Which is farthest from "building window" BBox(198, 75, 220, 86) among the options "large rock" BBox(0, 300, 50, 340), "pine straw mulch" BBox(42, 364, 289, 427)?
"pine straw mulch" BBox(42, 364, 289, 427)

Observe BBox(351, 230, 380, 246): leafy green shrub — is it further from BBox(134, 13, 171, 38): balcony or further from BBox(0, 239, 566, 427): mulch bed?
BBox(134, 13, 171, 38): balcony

==

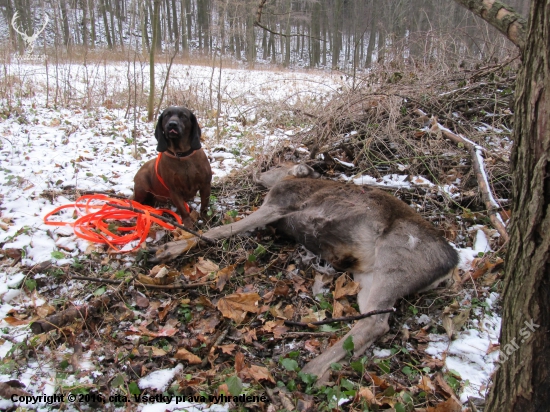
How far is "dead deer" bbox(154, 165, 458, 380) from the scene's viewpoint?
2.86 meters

==

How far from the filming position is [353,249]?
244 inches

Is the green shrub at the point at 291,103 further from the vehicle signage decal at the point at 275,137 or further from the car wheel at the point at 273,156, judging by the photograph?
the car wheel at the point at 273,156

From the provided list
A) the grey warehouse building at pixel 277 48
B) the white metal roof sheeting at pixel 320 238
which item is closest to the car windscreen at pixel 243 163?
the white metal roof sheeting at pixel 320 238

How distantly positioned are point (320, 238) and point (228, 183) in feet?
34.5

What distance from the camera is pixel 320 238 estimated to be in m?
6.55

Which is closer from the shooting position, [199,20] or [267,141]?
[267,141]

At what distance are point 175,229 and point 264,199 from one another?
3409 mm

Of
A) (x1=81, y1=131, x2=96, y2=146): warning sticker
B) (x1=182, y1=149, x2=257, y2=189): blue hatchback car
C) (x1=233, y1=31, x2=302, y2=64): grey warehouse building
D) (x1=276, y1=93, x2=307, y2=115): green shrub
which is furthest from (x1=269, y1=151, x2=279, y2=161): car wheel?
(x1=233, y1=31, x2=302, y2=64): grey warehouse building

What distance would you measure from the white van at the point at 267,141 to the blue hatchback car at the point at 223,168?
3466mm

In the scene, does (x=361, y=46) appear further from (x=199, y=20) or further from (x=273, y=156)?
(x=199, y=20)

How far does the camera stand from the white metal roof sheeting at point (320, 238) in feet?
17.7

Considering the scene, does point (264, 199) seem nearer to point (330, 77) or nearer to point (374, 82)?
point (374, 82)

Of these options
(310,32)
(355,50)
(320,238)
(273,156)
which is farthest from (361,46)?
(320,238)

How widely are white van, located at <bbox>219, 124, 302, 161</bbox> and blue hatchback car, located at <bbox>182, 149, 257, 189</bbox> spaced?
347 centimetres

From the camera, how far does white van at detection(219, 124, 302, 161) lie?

→ **Directions**
Please copy out the rows from the one containing "the scene's viewpoint?" through the one containing "2.86 meters", unchanged.

→ **Reply to the task**
How far is "dead deer" bbox(154, 165, 458, 380) from the scene's viewpoint?
2.86 meters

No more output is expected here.